A Procuradoria também pede o pagamento de indenizações individuais por dano moral aos empregados afetados e a formalização do compromisso de liberar os funcionários para votar nos dois turnos das eleições, sem redução salarial.
MPT aponta assédio eleitoral em discurso sobre escala 6×1
O episódio que deu origem ao processo ocorreu no fim de agosto e posteriormente foi publicado nas redes sociais. Durante o pronunciamento, Hang criticou o debate no Congresso Nacional sobre o fim da escala 6×1 e classificou a proposta como “estelionato eleitoral”.
Ao abordar possíveis efeitos da mudança, o empresário afirmou que, caso a medida seja aprovada, seus funcionários terão que “arranjar outro emprego, um subemprego”.
Para o MPT, a caracterização de assédio eleitoral não decorre simplesmente da manifestação de opinião sobre a proposta. O órgão sustenta que o problema está na relação de poder entre empregador e trabalhadores.
A Procuradoria aponta “a presença do elemento coercitivo e a assimetria de poder inerente à relação de emprego”, considerando que “dirigentes representam a empresa institucionalmente e suas manifestações naturalmente são lidas como orientação, pressão ou favorecimento”.
Luciano Hang nega tentativa de coação
Hang contesta a acusação e afirma que não tentou influenciar politicamente os funcionários presentes na inauguração. Em nota, disse que sua manifestação estava relacionada ao trabalho e à proposta em discussão no país.

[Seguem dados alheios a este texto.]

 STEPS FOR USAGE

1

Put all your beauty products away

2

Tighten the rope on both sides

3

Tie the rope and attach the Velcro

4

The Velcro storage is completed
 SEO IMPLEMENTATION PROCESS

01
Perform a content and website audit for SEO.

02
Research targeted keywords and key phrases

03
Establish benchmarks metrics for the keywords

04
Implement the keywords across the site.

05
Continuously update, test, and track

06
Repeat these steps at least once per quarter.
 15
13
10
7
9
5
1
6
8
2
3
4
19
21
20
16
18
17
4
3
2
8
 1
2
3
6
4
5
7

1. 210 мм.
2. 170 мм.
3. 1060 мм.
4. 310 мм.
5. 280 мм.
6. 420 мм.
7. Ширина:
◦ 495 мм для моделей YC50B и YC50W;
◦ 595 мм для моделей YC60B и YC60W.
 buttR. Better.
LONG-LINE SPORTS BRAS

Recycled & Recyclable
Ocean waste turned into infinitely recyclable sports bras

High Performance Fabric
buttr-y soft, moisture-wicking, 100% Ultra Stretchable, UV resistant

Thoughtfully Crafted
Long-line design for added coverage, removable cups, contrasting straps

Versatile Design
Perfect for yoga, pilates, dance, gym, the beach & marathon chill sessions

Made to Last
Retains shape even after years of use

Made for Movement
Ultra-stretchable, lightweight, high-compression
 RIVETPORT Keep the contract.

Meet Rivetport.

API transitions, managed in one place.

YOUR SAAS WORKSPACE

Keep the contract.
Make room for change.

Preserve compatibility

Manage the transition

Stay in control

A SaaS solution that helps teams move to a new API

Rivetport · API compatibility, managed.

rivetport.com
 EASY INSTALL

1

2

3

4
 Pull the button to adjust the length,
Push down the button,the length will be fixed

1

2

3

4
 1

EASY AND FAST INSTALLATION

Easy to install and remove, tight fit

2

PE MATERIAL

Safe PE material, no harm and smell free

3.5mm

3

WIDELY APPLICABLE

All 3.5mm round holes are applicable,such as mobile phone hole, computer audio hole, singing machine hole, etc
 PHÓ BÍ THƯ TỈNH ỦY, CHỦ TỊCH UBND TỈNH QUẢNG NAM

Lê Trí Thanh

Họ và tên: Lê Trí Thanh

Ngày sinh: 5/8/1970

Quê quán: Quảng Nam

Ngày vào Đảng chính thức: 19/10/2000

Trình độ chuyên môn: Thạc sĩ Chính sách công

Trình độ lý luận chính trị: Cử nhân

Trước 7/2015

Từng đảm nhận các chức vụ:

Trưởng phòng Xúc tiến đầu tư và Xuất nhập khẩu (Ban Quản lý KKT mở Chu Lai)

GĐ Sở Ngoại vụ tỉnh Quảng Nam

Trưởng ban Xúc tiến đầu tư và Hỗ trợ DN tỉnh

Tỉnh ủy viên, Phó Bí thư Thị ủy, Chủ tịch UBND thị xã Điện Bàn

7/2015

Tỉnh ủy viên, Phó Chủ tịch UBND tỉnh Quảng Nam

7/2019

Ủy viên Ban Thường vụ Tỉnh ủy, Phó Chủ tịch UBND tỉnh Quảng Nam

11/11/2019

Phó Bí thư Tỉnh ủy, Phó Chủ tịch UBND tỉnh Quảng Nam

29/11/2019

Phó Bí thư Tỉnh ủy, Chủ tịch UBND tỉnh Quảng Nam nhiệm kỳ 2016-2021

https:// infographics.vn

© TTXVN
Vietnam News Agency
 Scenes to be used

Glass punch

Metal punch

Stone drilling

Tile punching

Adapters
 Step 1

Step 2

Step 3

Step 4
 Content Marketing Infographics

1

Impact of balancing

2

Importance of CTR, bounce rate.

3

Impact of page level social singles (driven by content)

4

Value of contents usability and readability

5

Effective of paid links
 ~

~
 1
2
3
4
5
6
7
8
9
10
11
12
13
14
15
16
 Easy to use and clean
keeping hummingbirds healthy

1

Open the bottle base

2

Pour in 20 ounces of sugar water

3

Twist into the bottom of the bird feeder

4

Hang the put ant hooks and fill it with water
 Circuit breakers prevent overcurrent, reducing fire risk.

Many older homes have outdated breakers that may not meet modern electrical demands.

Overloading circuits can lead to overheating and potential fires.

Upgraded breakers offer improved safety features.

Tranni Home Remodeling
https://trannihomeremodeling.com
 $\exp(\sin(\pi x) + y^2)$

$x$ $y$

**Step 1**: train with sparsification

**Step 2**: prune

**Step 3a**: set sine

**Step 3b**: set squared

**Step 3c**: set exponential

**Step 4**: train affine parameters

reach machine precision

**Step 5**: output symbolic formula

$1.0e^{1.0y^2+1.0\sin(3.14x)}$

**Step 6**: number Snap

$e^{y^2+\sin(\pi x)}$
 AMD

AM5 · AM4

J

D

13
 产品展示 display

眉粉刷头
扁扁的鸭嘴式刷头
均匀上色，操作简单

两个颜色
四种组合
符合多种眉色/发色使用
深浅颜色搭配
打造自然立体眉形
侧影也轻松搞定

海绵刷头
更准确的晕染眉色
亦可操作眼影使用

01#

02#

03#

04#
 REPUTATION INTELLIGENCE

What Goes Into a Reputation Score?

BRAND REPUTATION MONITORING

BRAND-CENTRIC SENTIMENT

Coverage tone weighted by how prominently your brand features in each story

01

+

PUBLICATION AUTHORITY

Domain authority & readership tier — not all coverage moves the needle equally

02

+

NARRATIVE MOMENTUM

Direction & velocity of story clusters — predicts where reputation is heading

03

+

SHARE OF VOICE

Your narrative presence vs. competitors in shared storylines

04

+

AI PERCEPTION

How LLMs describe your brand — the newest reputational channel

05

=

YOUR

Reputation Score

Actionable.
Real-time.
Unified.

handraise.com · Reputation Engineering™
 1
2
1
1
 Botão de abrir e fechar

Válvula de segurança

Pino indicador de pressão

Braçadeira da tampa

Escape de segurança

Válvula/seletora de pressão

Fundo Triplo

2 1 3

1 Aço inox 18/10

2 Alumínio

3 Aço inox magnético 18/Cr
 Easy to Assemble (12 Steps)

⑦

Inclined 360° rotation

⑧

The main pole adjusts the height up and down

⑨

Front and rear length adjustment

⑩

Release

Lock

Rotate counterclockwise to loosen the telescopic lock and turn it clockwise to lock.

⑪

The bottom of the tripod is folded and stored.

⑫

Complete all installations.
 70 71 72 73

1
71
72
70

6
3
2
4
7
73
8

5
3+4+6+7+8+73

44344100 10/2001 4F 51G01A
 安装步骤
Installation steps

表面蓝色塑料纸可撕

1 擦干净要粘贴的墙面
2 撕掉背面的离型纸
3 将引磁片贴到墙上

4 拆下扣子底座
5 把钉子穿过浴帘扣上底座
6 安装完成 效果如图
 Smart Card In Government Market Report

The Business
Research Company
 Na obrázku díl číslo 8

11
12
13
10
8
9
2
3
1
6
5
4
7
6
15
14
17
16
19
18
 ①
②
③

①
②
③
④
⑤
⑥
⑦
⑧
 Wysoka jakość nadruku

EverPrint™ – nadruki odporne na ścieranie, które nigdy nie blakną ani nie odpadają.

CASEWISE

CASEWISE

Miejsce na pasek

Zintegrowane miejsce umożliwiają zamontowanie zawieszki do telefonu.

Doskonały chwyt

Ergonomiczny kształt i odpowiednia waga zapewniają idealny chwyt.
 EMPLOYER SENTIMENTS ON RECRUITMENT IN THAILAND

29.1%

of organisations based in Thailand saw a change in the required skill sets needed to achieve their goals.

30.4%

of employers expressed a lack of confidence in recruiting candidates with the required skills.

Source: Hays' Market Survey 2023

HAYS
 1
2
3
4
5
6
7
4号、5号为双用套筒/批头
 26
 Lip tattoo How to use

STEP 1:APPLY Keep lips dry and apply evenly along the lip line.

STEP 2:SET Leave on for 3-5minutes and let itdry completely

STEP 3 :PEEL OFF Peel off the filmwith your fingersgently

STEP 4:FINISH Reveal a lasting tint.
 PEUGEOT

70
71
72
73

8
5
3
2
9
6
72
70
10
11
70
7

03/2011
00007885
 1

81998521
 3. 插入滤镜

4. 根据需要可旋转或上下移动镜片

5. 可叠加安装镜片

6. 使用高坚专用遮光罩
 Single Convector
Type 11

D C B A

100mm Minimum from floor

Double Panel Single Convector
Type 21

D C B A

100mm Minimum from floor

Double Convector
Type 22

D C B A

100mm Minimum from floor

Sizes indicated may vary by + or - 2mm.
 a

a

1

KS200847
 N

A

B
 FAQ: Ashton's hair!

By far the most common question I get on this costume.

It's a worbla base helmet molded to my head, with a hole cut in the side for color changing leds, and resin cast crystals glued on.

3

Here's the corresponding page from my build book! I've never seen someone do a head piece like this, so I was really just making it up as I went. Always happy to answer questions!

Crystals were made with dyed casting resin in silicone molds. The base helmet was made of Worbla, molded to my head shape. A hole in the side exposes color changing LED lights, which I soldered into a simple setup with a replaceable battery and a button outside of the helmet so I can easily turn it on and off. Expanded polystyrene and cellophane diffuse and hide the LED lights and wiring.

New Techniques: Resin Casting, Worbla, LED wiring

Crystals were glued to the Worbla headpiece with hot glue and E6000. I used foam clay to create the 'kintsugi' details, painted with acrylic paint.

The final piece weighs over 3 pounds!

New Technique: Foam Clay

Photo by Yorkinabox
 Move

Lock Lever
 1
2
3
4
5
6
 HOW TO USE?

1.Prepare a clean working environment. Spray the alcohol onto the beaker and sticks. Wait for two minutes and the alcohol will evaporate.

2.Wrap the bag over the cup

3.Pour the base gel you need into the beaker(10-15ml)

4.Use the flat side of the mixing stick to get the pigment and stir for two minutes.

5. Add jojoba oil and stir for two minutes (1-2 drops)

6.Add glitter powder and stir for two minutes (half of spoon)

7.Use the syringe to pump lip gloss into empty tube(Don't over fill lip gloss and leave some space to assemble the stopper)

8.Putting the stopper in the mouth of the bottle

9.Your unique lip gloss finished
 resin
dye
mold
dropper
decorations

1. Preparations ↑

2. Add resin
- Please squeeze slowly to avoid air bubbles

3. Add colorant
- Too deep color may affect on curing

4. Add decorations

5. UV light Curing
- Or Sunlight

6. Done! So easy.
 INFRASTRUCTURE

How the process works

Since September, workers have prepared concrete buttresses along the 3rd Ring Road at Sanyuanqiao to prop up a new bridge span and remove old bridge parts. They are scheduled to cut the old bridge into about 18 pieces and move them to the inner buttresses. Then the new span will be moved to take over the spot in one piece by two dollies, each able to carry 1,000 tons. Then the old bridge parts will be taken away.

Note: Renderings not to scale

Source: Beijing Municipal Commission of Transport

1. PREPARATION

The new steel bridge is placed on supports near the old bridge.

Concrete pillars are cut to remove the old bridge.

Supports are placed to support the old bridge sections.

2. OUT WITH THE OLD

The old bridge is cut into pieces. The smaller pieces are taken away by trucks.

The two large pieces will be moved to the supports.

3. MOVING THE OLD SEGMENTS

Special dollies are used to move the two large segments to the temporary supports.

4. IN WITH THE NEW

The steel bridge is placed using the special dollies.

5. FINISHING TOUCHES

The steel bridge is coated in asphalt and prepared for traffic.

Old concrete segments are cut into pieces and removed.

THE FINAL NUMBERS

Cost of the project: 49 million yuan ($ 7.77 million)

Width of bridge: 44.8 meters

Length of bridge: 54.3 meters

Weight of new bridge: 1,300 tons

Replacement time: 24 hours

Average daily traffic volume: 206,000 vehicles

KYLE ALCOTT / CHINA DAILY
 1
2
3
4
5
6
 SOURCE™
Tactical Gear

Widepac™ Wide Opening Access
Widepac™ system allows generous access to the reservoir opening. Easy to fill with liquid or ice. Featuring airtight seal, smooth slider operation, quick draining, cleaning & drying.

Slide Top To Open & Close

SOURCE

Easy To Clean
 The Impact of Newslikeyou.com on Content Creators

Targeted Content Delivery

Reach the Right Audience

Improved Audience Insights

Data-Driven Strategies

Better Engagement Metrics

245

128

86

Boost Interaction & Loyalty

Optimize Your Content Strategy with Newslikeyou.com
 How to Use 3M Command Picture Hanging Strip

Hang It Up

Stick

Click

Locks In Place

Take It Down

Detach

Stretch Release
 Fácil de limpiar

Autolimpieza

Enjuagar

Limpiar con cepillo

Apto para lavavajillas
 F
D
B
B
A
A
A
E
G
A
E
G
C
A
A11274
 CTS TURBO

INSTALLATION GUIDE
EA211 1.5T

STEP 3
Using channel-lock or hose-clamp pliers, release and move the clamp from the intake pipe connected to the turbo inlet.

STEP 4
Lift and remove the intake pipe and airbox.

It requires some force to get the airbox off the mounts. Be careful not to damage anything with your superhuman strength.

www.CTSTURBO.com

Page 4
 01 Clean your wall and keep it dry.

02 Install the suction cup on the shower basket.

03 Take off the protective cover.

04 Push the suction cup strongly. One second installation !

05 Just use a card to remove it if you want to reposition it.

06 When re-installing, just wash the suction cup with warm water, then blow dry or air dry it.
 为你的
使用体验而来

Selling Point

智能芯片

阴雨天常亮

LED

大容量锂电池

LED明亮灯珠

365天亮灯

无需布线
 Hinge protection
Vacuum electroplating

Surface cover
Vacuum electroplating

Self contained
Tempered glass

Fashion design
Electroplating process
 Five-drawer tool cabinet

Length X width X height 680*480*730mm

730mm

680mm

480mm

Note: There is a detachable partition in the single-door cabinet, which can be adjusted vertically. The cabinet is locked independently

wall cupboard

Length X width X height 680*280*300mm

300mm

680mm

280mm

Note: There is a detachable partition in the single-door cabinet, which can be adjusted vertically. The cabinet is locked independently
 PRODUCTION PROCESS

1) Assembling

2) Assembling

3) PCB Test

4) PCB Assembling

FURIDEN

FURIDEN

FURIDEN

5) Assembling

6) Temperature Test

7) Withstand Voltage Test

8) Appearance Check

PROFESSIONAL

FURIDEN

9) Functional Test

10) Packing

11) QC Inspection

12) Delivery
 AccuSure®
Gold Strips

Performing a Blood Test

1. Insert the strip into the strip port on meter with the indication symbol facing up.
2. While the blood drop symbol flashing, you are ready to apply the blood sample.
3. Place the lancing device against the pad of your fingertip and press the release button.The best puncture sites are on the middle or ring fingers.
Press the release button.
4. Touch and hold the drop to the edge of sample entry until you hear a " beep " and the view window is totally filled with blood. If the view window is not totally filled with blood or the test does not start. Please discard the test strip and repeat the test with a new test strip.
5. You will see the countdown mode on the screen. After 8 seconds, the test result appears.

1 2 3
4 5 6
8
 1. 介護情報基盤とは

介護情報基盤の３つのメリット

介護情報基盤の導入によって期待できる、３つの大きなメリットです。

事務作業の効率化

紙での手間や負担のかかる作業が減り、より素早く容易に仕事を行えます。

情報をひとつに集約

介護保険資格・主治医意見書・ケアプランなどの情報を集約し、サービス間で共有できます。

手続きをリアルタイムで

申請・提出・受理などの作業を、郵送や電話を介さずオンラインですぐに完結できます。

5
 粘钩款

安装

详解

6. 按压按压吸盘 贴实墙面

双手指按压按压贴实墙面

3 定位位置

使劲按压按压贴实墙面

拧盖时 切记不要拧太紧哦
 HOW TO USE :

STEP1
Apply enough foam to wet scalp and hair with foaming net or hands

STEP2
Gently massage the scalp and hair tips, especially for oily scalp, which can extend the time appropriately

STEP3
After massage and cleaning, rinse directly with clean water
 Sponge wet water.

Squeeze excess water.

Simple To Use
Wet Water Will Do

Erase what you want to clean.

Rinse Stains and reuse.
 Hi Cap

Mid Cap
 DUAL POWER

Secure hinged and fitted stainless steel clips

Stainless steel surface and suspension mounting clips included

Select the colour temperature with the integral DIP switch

“Eu estava falando sobre a liberdade de poder trabalhar, que o emprego é sinônimo de felicidade e sobre a importância de trabalhar para conquistar seus objetivos. Nesse contexto, expressei minha opinião sobre uma proposta que está sendo discutida no país”, afirma.
O empresário também ressaltou que não mencionou candidatos ou partidos durante o discurso e acusou o MPT de promover perseguição política contra ele.
“Quando um empresário se posiciona, fala o que pensa e defende o caminho que acredita ser melhor para o Brasil, passa a ser perseguido”, alega.
Ao rejeitar o enquadramento de suas declarações como assédio eleitoral, Hang afirmou não poder “abrir mão da minha liberdade de expressão” ou “muito menos aceitar que uma opinião seja transformada em assédio eleitoral”.
“Afinal, vivemos em uma democracia ou ela só vale quando concordamos com o que é dito?”, conclui.